▶ Data for review:
::::

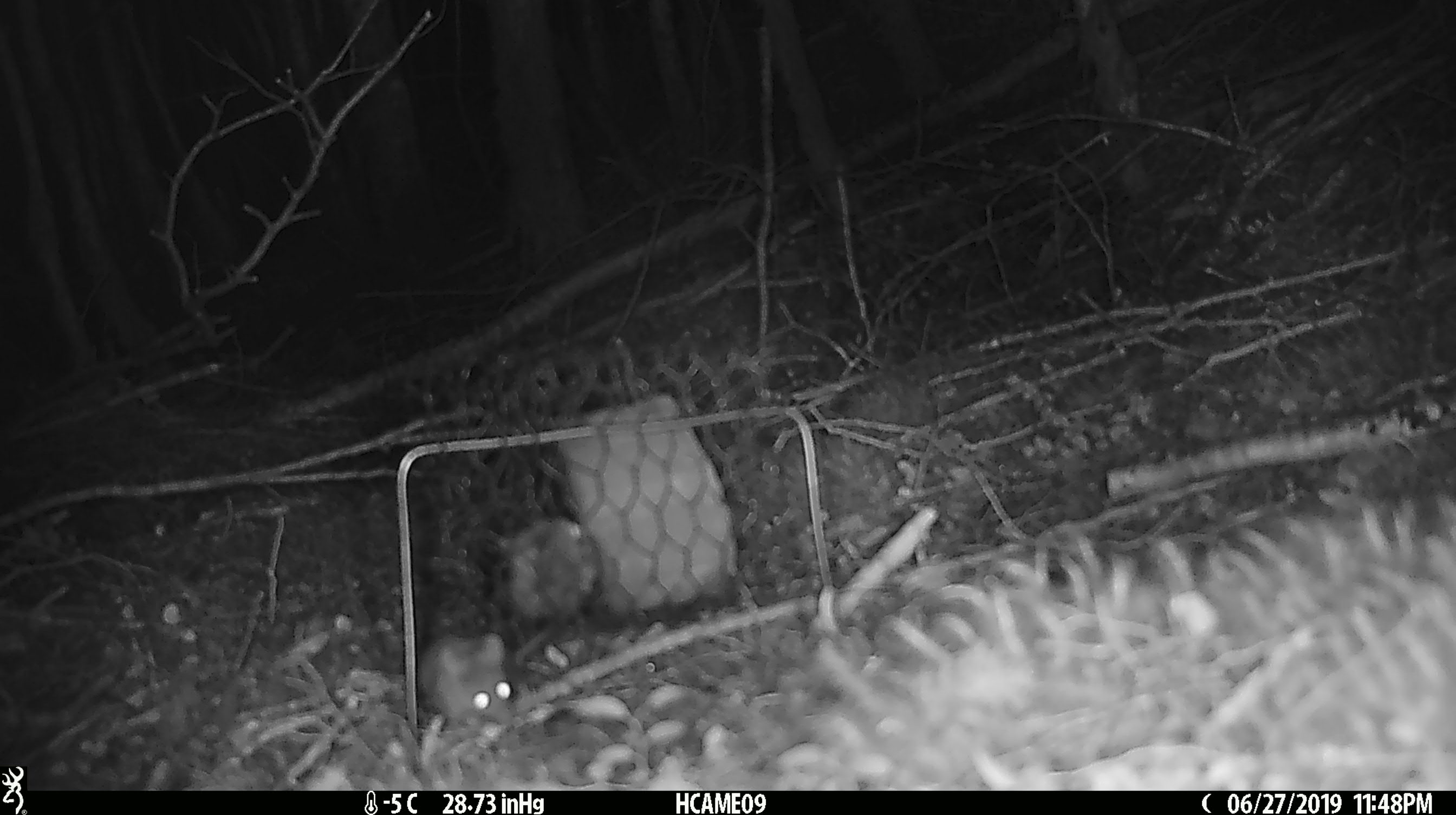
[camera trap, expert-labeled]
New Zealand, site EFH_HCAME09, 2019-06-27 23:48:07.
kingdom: Animalia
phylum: Chordata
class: Mammalia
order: Rodentia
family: Muridae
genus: Mus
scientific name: Mus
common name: mouse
Mouse (Mus).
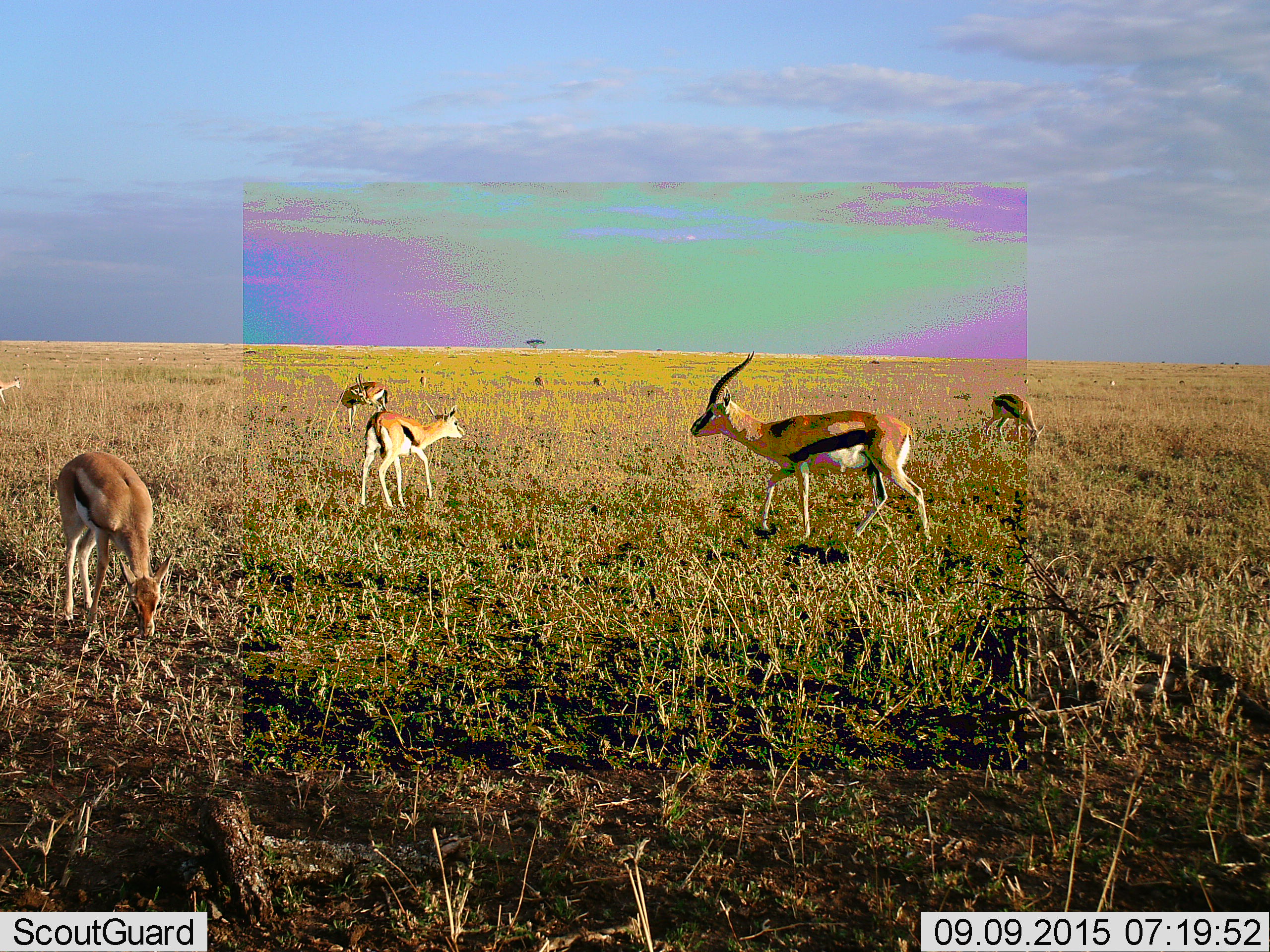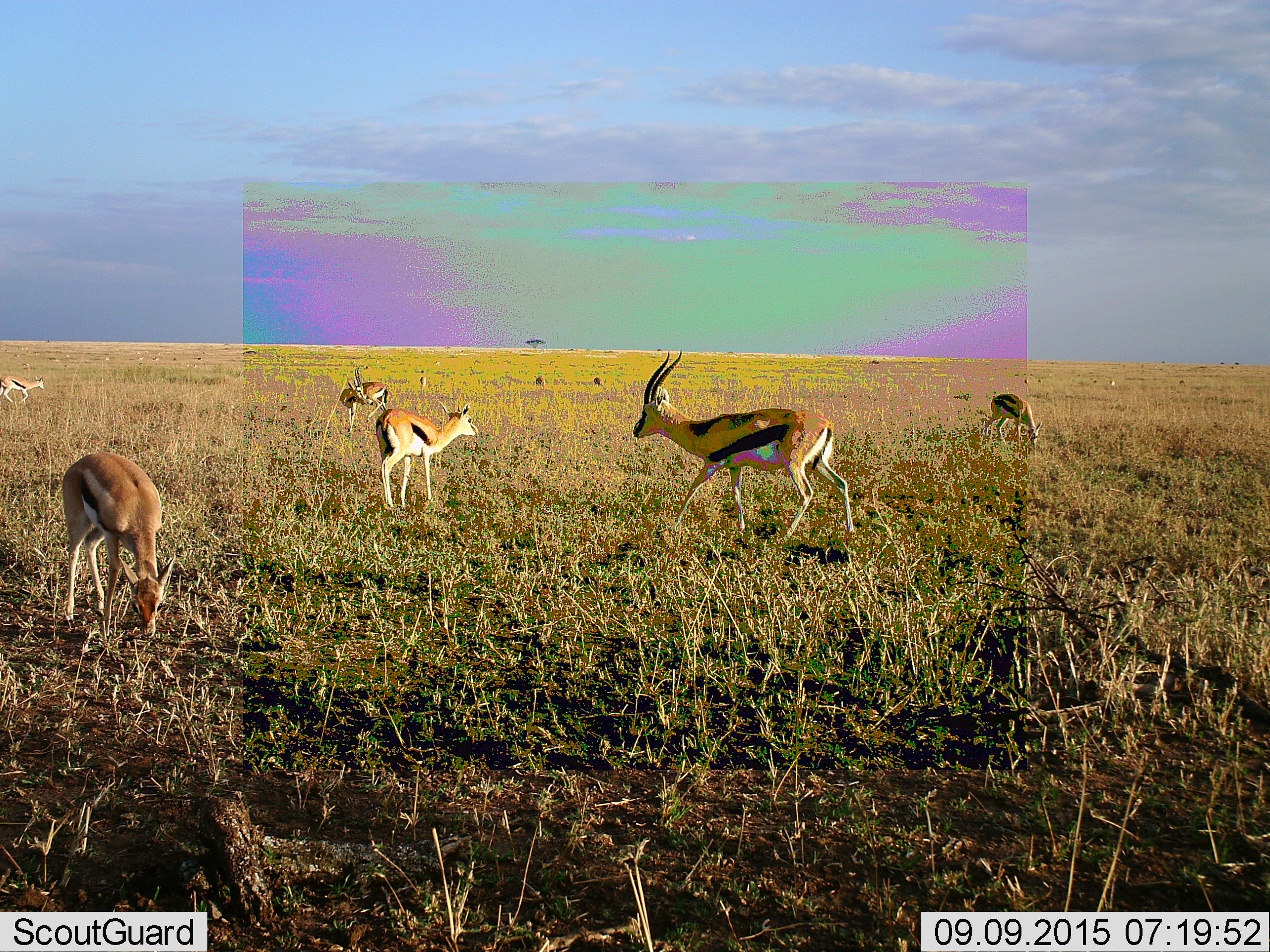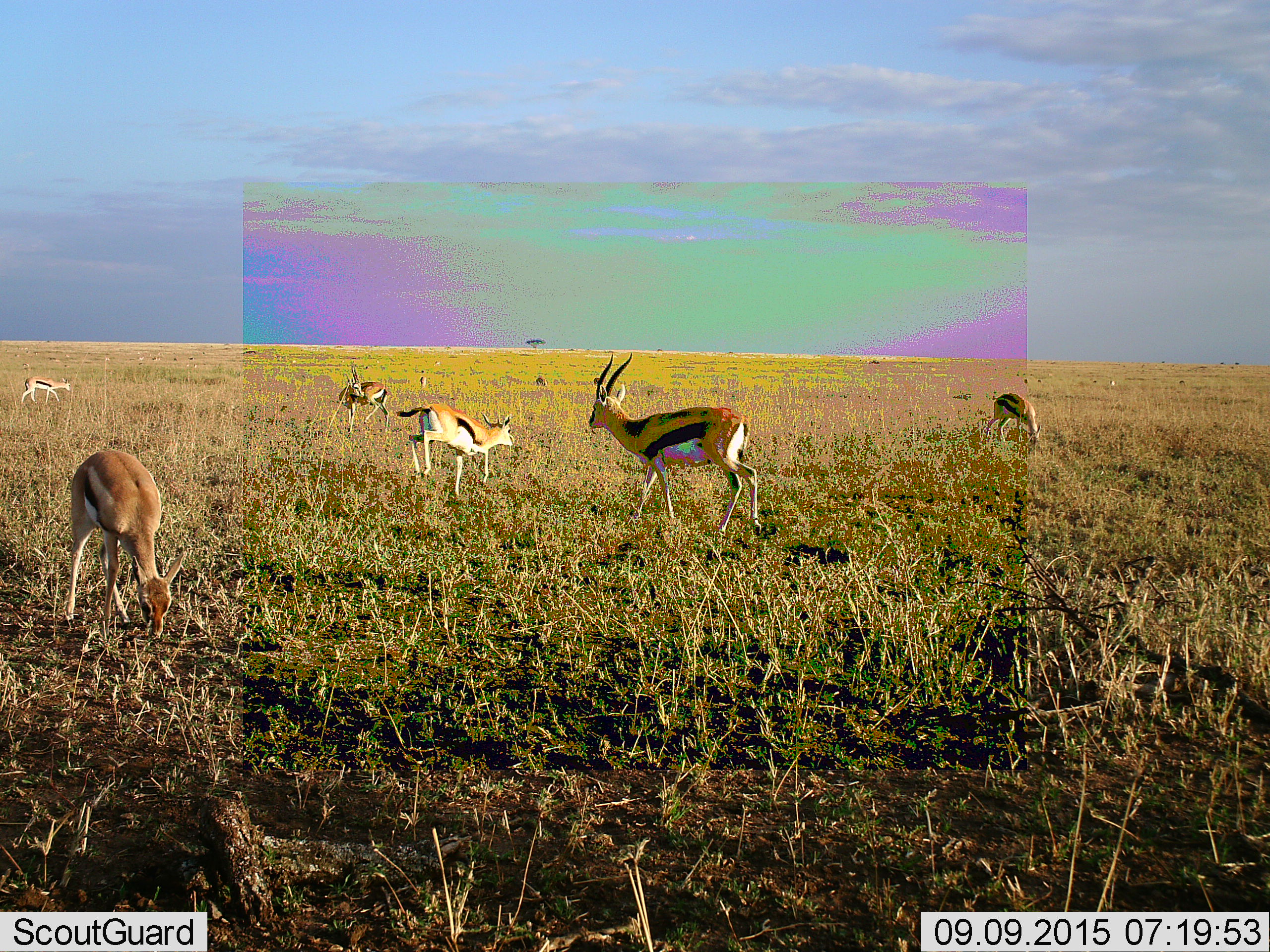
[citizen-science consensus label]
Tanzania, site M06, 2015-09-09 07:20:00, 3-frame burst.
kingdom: Animalia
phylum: Chordata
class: Mammalia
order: Artiodactyla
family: Bovidae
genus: Eudorcas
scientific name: Eudorcas thomsonii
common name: thomson's gazelle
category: gazellethomsons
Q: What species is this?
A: Gazellethomsons (thomson's gazelle) (Eudorcas thomsonii).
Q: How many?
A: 6.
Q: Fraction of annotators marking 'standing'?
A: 50%.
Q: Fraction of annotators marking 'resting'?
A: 0%.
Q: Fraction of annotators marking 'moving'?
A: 75%.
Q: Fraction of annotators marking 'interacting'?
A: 0%.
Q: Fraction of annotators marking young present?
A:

::::

▶ What you need to do: Only the pictures are to be dropped; all other material above must be repeated exactly.

▶ Your solution:
[camera trap, expert-labeled]
New Zealand, site EFH_HCAME09, 2019-06-27 23:48:07.
kingdom: Animalia
phylum: Chordata
class: Mammalia
order: Rodentia
family: Muridae
genus: Mus
scientific name: Mus
common name: mouse
Mouse (Mus).
[citizen-science consensus label]
Tanzania, site M06, 2015-09-09 07:20:00, 3-frame burst.
kingdom: Animalia
phylum: Chordata
class: Mammalia
order: Artiodactyla
family: Bovidae
genus: Eudorcas
scientific name: Eudorcas thomsonii
common name: thomson's gazelle
category: gazellethomsons
Q: What species is this?
A: Gazellethomsons (thomson's gazelle) (Eudorcas thomsonii).
Q: How many?
A: 6.
Q: Fraction of annotators marking 'standing'?
A: 50%.
Q: Fraction of annotators marking 'resting'?
A: 0%.
Q: Fraction of annotators marking 'moving'?
A: 75%.
Q: Fraction of annotators marking 'interacting'?
A: 0%.
Q: Fraction of annotators marking young present?
A:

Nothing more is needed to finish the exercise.